Les premiers moments de mise en place d'une école à destination des enfants indigènes dans les colonies correspondent, approximativement, à la période d'instauration en métropole de l'école républicaine voulue par Jules Ferry, école dont le français était la langue exclusive d'enseignement (même si dans le texte des programmes de 1882 cette obligation n'a jamais été formulée en tant que telle). Et par un simple processus d'assimilation, on a pu croire que le souci d'imposer la langue du colonisateur dans tous les territoires de l'empire s'affirma identiquement. Or dans de nombreux débats, notamment ceux développés à l'occasion du Congrès colonial international tenu en 1889 à Paris[1], on peut constater aisément qu'il n'y avait nulle unanimité en la matière . L'instauration des bases institutionnelles d'un système scolaire colonial, organisé d'ailleurs selon des schémas variés dépendant du statut des territoires, ne s'est nullement traduite par un exclusivisme dont le seul français aurait tiré parti. Bien plus tard, les propos tenus par L.J. Calvet dans son ouvrage Linguistique et colonialisme[2]. Petit traité de glottophagie (Payot, 1979), contribuèrent, sur un malentendu, à concevoir cette politique coloniale comme entreprise visant à faire disparaître les langues vernaculaires des territoires considérés (voir Marie Salaün ,128)[3]. Or l'école coloniale ne fit disparaître aucune des langues présentes dans les territoires où elle s'implantait, et hormis quelques cas particuliers que nous évoquerons, elle s'attacha à maintenir l'enseignement d'un certain nombre d'entre elles, notamment les langues qui s‘appuyaient sur une culture écrite souvent ancienne, pensons ici à l'arabe en Afrique du nord (voir ainsi en Tunisie l'action conduite par Louis Machuel [4] ) et en Afrique noire dans les medersas et dans l'enseignement franco-arabe, pour partie au malgache à Madagascar, ou au coq ngu ou au cambodgien en Indochine . Nous entreprendrons ici une revue des langues enseignées dans les écoles coloniales, dans lesquelles nous incluons les écoles missionnaires (voir par exemple les actions engagées par la Société des Missions Evangéliques de Paris), territoire par territoire, du Maghreb aux territoires du Pacifique pour disposer d'une vision d'ensemble des politiques linguistiques ainsi mises en œuvre et nous interroger sur les raisons de cette mise en retrait partielle du français.

 


[1] Ainsi des interventions de Gustave Le Bon au Congrès colonial international de Paris, en 1889, séance du 31 juillet, ainsi que celle de Maurice Wahl. Paris, éd. Augustin Challamel ; plus tard celle de Léopold de Saussure à l'occasion Congrès international de sociologie coloniale tenu à Paris du 6 au 11 août 1900 « Moyens auxquels il convient d'avoir recours pour élever le niveau intellectuel et moral des populations indigènes », pp. 141-156, Paris, Arthur Rousseau.

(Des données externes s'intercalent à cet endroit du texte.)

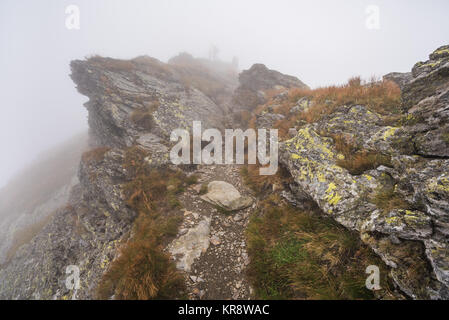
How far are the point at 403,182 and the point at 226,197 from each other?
230 inches

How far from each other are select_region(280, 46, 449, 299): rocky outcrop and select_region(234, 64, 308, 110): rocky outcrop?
12.1m

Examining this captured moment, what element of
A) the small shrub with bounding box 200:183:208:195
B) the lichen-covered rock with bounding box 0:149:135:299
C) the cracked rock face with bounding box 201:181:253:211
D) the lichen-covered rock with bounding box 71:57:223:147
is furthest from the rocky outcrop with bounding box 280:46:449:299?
the lichen-covered rock with bounding box 71:57:223:147

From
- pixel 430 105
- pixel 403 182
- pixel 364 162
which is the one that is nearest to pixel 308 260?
pixel 403 182

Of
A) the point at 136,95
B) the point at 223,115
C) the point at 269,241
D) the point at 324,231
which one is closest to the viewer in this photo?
the point at 324,231

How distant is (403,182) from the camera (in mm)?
4379

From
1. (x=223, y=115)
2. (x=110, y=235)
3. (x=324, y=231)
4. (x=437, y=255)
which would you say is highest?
(x=223, y=115)

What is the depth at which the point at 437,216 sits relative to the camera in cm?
350

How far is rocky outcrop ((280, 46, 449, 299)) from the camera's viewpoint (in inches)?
134

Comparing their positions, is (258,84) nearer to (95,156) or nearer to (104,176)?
(95,156)

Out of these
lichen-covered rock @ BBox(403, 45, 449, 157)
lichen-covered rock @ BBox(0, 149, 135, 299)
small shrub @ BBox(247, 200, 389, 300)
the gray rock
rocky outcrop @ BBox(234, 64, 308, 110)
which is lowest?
lichen-covered rock @ BBox(0, 149, 135, 299)

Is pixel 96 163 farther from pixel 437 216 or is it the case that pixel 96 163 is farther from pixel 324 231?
pixel 437 216

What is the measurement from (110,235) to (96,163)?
4.63m

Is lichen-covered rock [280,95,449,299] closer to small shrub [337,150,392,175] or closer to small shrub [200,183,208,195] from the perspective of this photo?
small shrub [337,150,392,175]
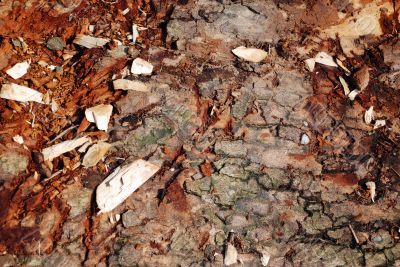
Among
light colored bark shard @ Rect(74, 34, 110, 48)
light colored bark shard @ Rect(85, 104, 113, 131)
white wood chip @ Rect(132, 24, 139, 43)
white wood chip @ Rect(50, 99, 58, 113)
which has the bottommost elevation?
white wood chip @ Rect(50, 99, 58, 113)

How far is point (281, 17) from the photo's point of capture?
9.20 ft

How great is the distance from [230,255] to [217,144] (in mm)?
646

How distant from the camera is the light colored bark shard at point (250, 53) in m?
2.66

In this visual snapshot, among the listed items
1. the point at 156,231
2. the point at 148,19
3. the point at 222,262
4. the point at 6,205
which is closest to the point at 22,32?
the point at 148,19

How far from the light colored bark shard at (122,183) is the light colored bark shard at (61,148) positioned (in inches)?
10.8

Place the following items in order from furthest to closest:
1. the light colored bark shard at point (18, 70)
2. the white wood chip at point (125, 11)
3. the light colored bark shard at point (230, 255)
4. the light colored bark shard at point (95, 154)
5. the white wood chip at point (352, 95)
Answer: the white wood chip at point (125, 11) < the white wood chip at point (352, 95) < the light colored bark shard at point (18, 70) < the light colored bark shard at point (95, 154) < the light colored bark shard at point (230, 255)

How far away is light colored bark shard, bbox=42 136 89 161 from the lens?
2.29 meters

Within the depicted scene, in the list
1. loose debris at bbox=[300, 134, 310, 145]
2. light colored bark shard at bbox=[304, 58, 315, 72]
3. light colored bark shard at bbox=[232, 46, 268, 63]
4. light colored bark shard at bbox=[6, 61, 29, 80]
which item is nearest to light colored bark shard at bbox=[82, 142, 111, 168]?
light colored bark shard at bbox=[6, 61, 29, 80]

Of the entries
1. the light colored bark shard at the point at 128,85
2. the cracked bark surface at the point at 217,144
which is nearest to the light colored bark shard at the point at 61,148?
the cracked bark surface at the point at 217,144

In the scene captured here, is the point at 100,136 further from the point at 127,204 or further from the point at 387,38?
the point at 387,38

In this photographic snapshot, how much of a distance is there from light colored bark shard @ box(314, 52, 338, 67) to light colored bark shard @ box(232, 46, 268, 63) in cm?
37

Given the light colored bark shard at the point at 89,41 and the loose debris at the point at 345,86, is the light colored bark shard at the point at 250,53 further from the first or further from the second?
the light colored bark shard at the point at 89,41

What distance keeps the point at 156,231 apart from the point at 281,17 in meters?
1.72

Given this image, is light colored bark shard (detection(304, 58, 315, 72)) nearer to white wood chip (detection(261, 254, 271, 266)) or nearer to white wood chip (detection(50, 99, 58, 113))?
white wood chip (detection(261, 254, 271, 266))
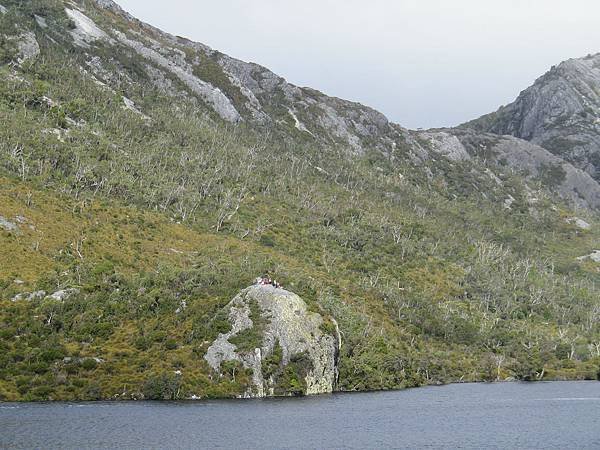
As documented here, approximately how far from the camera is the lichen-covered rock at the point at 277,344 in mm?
121812

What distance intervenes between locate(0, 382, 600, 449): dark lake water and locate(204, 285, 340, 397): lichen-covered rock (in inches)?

[2] Calvet, Louis-Jean (1974) Linguistique et colonialisme. Petit traité de glottophagie, Payot, repris et commenté dans « Linguistique et colonialisme, 1974-2012 », un entretien avec Louis-Jean Calvet, in Glottopol, 20, 2012

[3] Salaün Marie (2010), « Un colonialisme glottophage ? L'enseignement de la langue française dans les écoles indigènes en Nouvelle-Calédonie (1863-1945) », Histoire de l'Education, 128.

[4] Yoshiko Sugiyama, Sur les mêmes bancs d'école : Louis Machuel et la rencontre franco-arabe en Tunisie, lors du Protectorat français (1883-1908), ANRT, 2007.